In the records below, locate the line containing "How far in this"; output that line and every following line through the last, exactly.

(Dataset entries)
[start]

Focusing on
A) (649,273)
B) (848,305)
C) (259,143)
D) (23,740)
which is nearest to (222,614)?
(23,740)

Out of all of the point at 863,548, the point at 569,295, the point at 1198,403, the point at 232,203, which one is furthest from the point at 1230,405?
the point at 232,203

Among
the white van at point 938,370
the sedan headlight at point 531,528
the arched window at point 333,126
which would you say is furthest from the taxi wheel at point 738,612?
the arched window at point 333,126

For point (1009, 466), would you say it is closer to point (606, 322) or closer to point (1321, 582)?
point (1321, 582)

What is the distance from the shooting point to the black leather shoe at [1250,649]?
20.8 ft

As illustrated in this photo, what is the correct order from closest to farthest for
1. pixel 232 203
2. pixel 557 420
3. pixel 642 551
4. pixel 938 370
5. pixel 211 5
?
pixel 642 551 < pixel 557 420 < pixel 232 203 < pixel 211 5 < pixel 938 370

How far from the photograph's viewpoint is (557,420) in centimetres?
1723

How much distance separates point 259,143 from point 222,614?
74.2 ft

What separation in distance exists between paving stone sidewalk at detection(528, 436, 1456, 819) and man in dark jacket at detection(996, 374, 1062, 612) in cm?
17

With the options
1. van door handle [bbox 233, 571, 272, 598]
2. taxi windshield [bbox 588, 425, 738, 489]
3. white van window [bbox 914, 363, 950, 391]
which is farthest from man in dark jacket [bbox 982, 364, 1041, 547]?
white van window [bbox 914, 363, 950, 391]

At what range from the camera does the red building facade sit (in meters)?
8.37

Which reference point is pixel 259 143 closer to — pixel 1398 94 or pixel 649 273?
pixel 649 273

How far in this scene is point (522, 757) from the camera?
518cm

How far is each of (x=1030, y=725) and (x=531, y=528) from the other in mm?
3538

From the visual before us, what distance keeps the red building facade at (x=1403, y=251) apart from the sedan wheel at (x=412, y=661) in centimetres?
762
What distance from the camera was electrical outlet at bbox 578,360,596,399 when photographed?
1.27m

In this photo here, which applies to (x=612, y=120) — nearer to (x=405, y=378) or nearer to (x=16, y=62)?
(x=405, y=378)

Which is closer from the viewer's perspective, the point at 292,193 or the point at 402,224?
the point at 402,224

[end]

**Reply**
How far in this scene is point (522, 757) from the camera?
518cm

How far is each of (x=1030, y=725) and (x=531, y=528) from the other in mm?
3538

From the visual before us, what distance keeps the red building facade at (x=1403, y=251) apart from the sedan wheel at (x=412, y=661) in centimetres?
762
What distance from the camera was electrical outlet at bbox 578,360,596,399 when photographed?
1.27m

In this photo here, which applies to (x=612, y=120) — nearer to (x=405, y=378) or nearer to (x=16, y=62)?
(x=405, y=378)

Which is closer from the viewer's perspective, the point at 292,193 or the point at 402,224?
the point at 402,224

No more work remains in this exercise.